A hobo spider is a common type of spider found in the Pacific Northwestern United States. This area includes the states of Washington, Oregon, Idaho, and Utah.
The hobo spider got its name from the fact that it’s often found along railroad tracks. But it’s also found in many other places close to the ground with holes and cracks, such as rock retaining walls, in construction supplies, beneath debris, and around building foundations.
Sometimes people refer to the hobo spider as the “aggressive house spider,” but this name is misleading. The spider does not naturally live indoors. And it’s not aggressive unless catching its prey or when trapped against a person’s skin. These are the only cases in which it may bite. It’s important to remember that spiders would rather run away than bite.
It can be difficult to identify a hobo spider simply by the way it looks. Long legs, a brown body, and a grayish abdomen with yellowish markings are typical of many types of spiders.
The body length of a hobo spider is about 1/4 to 1/2 inch long with a leg span of about 1-2 inches. There are over 200 spider species in the region that look similar.
The hobo spider belongs to the funnel-web spider family. These spiders make funnel- or tube-shaped places out of their silk to hide in. They can run quickly, up to 3 feet per second, when moving from place to place. They aren’t very good at climbing.

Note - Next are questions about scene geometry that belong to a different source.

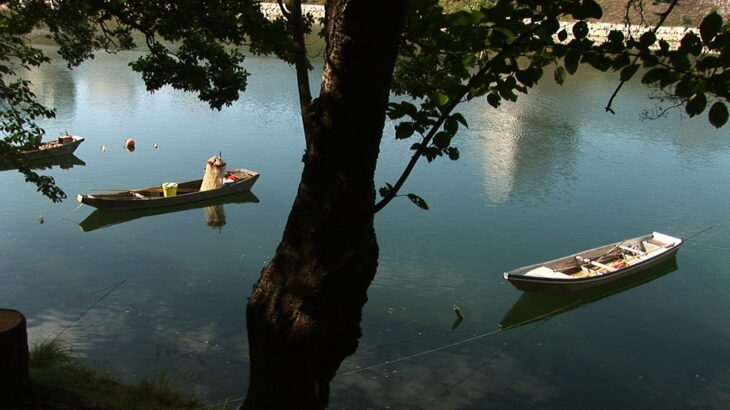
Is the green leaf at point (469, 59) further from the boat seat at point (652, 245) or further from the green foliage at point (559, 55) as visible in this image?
the boat seat at point (652, 245)

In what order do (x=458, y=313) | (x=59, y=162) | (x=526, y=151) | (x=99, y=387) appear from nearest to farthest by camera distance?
(x=99, y=387), (x=458, y=313), (x=59, y=162), (x=526, y=151)

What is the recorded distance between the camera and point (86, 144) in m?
19.1

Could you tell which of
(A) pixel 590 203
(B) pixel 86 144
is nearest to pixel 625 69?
(A) pixel 590 203

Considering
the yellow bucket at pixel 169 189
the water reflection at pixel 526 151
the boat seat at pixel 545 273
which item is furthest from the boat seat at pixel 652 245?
the yellow bucket at pixel 169 189

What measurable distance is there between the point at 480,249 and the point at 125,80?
735 inches

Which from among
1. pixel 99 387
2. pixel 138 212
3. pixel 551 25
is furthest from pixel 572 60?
pixel 138 212

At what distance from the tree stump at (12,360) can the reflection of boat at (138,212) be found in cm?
998

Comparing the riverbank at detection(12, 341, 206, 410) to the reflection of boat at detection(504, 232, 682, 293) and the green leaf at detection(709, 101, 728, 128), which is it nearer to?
the green leaf at detection(709, 101, 728, 128)

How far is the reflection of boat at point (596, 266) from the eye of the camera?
35.1ft

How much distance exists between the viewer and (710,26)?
2059mm

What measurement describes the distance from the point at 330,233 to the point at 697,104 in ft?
4.54

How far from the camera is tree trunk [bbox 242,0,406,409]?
238cm

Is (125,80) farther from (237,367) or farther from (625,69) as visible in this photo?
(625,69)

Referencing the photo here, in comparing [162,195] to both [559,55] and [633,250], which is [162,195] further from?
[559,55]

Most spiders in this funnel-web spider family are harmless or only cause minor bite reactions. While the hobo spider bite has often been cited in the past as dangerous, new evidence suggests it’s not as harmful as once thought.
It’s suspected that most hobo spider bites occur from July through September. This is when male spiders are searching for females to mate with.

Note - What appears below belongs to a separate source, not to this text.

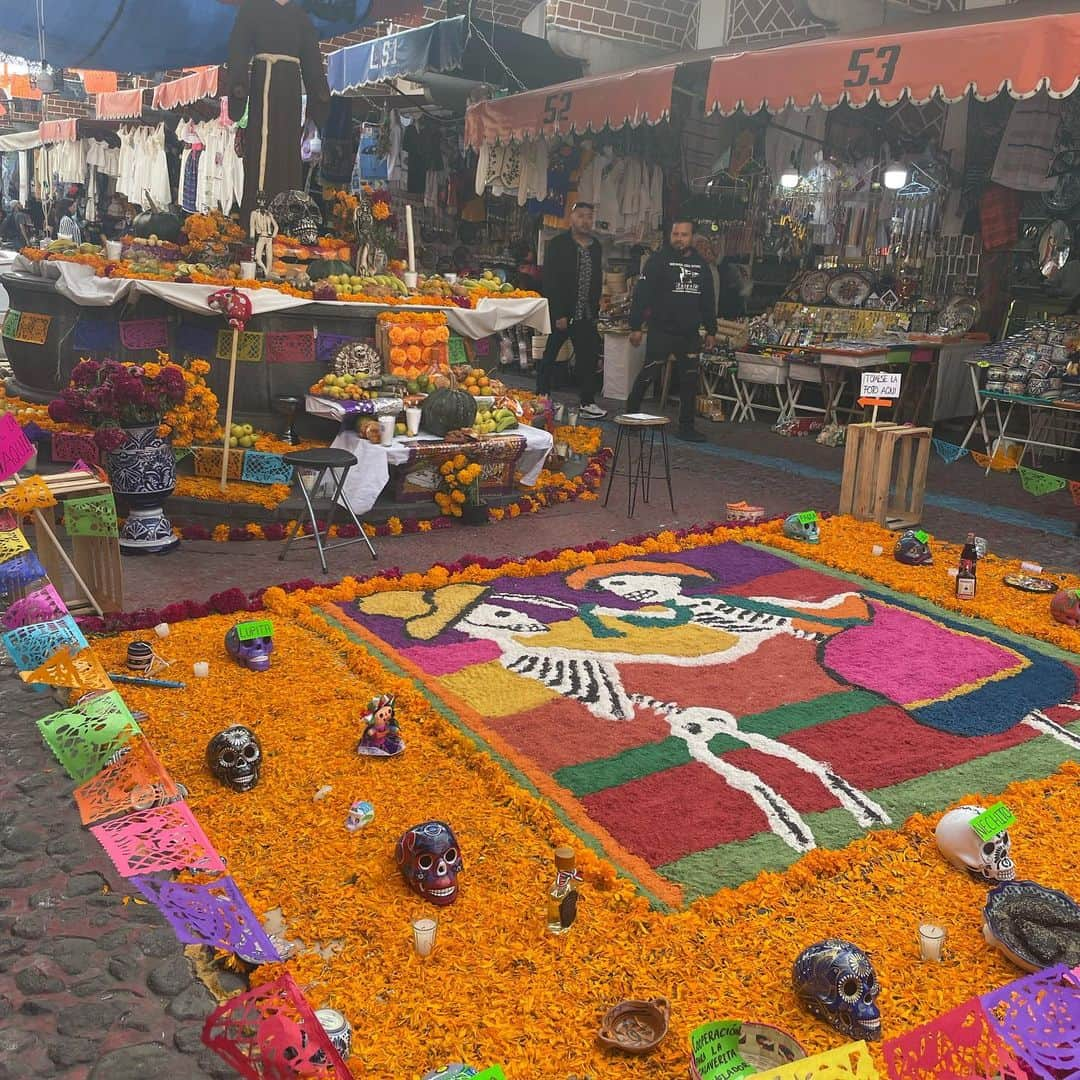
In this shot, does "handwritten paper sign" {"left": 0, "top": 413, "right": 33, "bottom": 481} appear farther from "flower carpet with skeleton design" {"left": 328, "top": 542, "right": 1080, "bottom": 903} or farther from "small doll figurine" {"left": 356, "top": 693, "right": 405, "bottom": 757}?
"small doll figurine" {"left": 356, "top": 693, "right": 405, "bottom": 757}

You may be bitten by a hobo spider and not even realize it. Their bite is almost painless, and it may feel like nothing more than a pinprick.
One 2014 study in Oregon was able to verify a hobo spider bite. The individual reported pain, redness, and leg twitching that lasted 12 hours.
However, it’s no longer believed that hobo spider bites cause tissue damage or skin death (necrosis). Unlike other spiders that have been shown to cause this condition, hobo spider venom is not considered toxic to humans according to the Centers for Disease Control and Prevention.
This is supported by studies where hobo spider venom was injected into animals and failed to show any skin reactions.
Spiders in the United States that have toxic venom dangerous to humans include the black widow spider and the brown recluse spider.
Any skin lesion that is red, painful, blistering, or turning black requires immediate medical attention. Spider bites are often blamed for many skin conditions. However, studies show that often, the skin infection methicillin resistant Staphylococcus aureus (MRSA) is the actual cause rather than a spider bite.
If you think you’ve been bitten by a spider, there are some things you should do right away. This includes:
- clean the bite area with mild soap and water
- apply a cool compress to the bite site to reduce pain and swelling
- elevate your arm or leg if that’s where the bite occurred
After administering first aid, you should see a doctor right away. A tetanus booster shot may be required. If you’re able, bring in the spider to aid in diagnosis and treatment.
The outlook is good for hobo spider bites. Current studies support that hobo spider venom isn’t considered dangerous to humans. Skin reactions are limited and short-lived. If you’re concerned about any skin reaction, see a doctor for a proper diagnosis. What looks like a spider bite may actually be another skin condition.
Spiders, including the hobo spider, only bite to defend themselves when trapped between your skin and another object. They do not attack humans on purpose.
To prevent spider bites, you can:
- Limit rubbish and wood piles around your home, as these provide good places for spiders to hide.
- Learn more about what poisonous spiders look like and where they like to hide. Avoid those spiders if you see them, and be careful in those places.
- Seal tools that are stored in sheds and garages in plastic bags to avoid spider encounters.
- Wear a long-sleeved shirt, hat, long pants tucked into socks, gloves, and boots when working with stored boxes and firewood. Also do this when cleaning out attics, basements, crawl spaces, garages, and sheds.
- Look inside of and shake out gardening gloves, boots, shoes, and clothing items that haven’t been used for a long period of time.
- Trap the spider under a jar, with a piece of paper slipped under the jar so that the spider can be removed safely from your home. This is also a way to catch a spider for identification.
- Make sure the screens on your windows and doors fit snugly, and be sure to seal up any cracks spiders can enter.
- Keep beds away from the walls and make sure only beds’ legs touch the floor. Keep the space beneath beds open and don’t allow bedding to touch the floor.
- Vacuum frequently to help prevent spiders from living in your home.
- Catch spiders without using chemicals by placing sticky traps along doorways.